August 27, 1996


Sears Roebuck Acceptance Corp.
3711 Kennett Pike
Greenville, Delaware 19807

Sears, Roebuck and Co.
3333 Beverly Road
Hoffman Estates, Illinois 60179


Ladies and Gentlemen:

          At your request, I have examined (i) Registration Statement No.
333-9817, as filed with the Securities and Exchange Commission (the 
"Commission"), (the "Registration Statement"), in connection with the 
registration under the Securities Act of 1933, as amended (the "Act"), of 
$4,000,000,000 principal amount of debt securities of Sears Roebuck 
Acceptance Corp. ("SRAC"), for an offering to be made on a continuous or 
delayed basis pursuant to the provisions of Rule 415
under the Act, (ii) the final prospectus, dated August 22, 1996, relating to the
offering and sale of $2,000,000,000 of the aforesaid debt securities, which is 
part of the Registration Statement referred to in (i) above (the 
"Prospectus"), and the Prospectus Supplement, dated August 22, 1996, (the 
"Prospectus Supplement") relating to the offering and sale of up to 
$2,000,000,000 aggregate principal amount (or its equivalent in foreign 
currencies) of Medium-Term Notes Series III of SRAC (the "Notes"),  (iii) the
Indenture dated as of May 15, 1995, between the Company and The Chase 
Manhattan Bank, N.A., as Trustee, relating to the aforesaid debt securities,
(iv) the Distribution Agreement, dated August 22, 1996, between
SRAC, Sears, Goldman, Sachs & Co., Merrill Lynch, Pierce Fenner & Smith
Incorporated, Morgan Stanley & Co. Incorporated and Salomon Brothers Inc, and 
(vi) the forms of the Notes.  I am familiar with the proceedings heretofore 
taken, and the additional proceedings proposed to be taken relating to the 
determination of certain terms not set forth in the forms of Notes, by SRAC 
in connection with the authorization, issuance and sale of the Notes.

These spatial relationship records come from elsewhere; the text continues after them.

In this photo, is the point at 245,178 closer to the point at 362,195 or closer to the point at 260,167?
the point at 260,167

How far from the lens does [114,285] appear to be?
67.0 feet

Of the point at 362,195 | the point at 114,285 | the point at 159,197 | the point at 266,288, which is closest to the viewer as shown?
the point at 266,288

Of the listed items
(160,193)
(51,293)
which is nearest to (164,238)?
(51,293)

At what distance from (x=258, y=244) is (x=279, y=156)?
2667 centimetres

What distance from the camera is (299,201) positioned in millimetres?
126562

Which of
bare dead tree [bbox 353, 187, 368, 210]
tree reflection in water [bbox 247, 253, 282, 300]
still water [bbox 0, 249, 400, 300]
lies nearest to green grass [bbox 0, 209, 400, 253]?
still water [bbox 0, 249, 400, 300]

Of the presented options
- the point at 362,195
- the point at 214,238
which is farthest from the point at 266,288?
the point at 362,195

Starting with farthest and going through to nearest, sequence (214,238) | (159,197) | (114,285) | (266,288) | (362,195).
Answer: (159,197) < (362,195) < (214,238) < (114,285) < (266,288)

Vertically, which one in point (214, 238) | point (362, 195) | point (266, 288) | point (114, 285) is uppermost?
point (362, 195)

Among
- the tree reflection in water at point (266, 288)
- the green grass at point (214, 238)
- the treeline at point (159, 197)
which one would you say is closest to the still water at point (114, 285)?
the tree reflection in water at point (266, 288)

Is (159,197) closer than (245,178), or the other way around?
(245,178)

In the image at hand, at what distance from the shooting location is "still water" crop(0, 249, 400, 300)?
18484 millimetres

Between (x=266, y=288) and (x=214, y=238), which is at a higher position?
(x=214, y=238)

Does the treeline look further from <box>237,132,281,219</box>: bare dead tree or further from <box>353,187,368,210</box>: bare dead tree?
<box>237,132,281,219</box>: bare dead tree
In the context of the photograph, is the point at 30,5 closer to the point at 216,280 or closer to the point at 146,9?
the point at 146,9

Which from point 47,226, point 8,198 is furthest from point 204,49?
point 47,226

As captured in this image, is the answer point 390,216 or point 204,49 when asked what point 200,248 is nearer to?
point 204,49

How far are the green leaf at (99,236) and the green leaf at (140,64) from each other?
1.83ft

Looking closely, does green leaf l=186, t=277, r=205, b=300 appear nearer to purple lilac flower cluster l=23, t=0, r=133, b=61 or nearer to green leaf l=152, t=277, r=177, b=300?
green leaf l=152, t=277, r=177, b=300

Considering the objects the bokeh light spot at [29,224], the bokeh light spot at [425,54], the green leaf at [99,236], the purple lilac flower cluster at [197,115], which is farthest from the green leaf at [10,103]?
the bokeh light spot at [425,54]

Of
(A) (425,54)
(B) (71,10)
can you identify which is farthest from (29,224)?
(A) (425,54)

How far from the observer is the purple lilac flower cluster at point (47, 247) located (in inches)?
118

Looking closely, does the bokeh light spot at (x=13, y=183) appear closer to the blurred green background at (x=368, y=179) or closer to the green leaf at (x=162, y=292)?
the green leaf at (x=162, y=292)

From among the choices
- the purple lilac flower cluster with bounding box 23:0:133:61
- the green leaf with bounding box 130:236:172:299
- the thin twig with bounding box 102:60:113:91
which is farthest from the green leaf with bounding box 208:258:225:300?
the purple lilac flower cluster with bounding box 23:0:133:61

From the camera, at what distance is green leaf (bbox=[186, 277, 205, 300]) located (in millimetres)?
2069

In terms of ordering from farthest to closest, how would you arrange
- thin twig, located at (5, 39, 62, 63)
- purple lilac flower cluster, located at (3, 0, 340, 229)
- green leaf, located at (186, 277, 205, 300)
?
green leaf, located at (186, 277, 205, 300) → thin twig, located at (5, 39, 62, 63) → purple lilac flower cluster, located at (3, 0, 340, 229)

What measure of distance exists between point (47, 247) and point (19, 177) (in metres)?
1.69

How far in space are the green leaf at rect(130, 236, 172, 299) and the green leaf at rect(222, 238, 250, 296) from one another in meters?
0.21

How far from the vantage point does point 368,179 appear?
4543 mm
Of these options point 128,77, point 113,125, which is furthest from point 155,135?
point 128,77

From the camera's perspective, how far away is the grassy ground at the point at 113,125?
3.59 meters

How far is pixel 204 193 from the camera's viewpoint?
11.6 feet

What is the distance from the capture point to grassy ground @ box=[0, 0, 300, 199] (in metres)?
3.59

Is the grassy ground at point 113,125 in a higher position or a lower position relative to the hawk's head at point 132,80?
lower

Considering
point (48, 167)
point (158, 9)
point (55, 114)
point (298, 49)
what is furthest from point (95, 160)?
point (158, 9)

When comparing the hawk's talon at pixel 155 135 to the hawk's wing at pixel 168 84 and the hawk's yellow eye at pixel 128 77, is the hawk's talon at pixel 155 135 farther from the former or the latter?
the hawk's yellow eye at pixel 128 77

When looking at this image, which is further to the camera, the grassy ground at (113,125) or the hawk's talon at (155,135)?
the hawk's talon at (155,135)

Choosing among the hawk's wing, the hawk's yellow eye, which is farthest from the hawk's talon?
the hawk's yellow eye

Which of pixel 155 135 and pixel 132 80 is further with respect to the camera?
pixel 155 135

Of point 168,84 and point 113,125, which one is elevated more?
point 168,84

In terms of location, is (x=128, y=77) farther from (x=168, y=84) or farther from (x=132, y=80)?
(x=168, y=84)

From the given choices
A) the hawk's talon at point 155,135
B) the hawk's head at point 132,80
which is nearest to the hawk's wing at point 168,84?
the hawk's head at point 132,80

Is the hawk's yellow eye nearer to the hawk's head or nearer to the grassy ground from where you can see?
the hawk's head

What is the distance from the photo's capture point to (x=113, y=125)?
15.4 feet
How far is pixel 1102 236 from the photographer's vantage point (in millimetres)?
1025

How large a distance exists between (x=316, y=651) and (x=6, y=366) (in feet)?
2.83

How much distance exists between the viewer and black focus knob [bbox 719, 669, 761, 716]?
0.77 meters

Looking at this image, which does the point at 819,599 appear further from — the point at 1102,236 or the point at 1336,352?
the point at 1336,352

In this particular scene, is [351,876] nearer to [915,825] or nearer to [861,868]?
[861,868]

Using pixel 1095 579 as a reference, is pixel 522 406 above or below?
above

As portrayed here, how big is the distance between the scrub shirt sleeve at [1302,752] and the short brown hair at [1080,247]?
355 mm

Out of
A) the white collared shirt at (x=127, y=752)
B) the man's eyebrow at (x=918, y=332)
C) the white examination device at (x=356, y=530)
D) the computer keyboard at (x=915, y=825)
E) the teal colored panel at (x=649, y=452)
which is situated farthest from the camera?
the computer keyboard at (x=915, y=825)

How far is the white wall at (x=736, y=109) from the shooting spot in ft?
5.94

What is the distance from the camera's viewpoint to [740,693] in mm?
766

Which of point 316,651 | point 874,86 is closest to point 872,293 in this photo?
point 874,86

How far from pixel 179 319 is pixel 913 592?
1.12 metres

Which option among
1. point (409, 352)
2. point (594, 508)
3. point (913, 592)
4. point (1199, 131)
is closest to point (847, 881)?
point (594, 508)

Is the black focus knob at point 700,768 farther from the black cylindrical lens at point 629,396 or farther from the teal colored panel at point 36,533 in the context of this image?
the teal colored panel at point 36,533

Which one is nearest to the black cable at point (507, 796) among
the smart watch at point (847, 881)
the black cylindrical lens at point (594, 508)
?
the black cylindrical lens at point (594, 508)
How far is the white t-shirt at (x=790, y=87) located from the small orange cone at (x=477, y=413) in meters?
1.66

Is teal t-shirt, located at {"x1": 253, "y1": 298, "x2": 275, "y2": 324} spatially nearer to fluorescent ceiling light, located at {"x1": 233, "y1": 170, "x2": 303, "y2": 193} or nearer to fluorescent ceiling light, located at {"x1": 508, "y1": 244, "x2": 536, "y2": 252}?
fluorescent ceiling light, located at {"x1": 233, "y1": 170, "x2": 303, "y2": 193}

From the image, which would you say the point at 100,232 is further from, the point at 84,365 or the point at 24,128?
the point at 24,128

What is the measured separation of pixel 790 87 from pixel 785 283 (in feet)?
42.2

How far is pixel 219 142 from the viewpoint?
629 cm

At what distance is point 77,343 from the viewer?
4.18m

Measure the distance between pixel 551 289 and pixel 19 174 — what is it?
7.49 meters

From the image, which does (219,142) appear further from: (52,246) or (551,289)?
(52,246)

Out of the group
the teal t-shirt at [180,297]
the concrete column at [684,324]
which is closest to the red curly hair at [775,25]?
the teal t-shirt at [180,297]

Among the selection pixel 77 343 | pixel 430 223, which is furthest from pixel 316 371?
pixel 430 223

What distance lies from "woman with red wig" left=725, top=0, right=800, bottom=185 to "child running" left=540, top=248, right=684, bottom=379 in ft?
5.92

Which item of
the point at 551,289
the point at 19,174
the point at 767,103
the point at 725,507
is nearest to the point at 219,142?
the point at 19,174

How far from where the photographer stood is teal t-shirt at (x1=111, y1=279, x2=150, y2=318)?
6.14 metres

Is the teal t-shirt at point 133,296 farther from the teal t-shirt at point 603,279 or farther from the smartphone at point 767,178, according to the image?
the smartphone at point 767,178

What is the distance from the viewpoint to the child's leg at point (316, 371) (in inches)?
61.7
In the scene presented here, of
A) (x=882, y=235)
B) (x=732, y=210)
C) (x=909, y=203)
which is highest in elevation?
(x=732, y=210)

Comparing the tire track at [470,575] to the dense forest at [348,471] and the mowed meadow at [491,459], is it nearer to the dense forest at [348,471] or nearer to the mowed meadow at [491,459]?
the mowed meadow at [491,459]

          Subject to the completion of the additional proceedings referred
to above, I am of the opinion that the Notes will, upon the issuance and sale
thereof in the manner referred to in the Prospectus and Prospectus Supplement, 
be legally issued and binding obligations of SRAC in accordance with their 
terms, subject to insolvency, bankruptcy, reorganization, or other laws 
relating to or affecting the enforcement of creditors' rights or by general 
equity principles.

          I express no opinion as to whether, with respect to any Notes
denominated in a currency other than United States dollars, a court located in 
the United States of America would grant a judgment relating to the Notes in
other than United States dollars nor an opinion as to the date which any such
court would utilize for determining the rate of conversion into United States
dollars in granting such judgment.

          I consent to the incorporation by reference of this opinion into
the Registration Statement and to the references to me in the Prospectus.

                              Very truly yours,

                              /S/Robert J. Pence

                              Robert J. Pence
                              Vice President, Law
                              Sears, Roebuck and Co.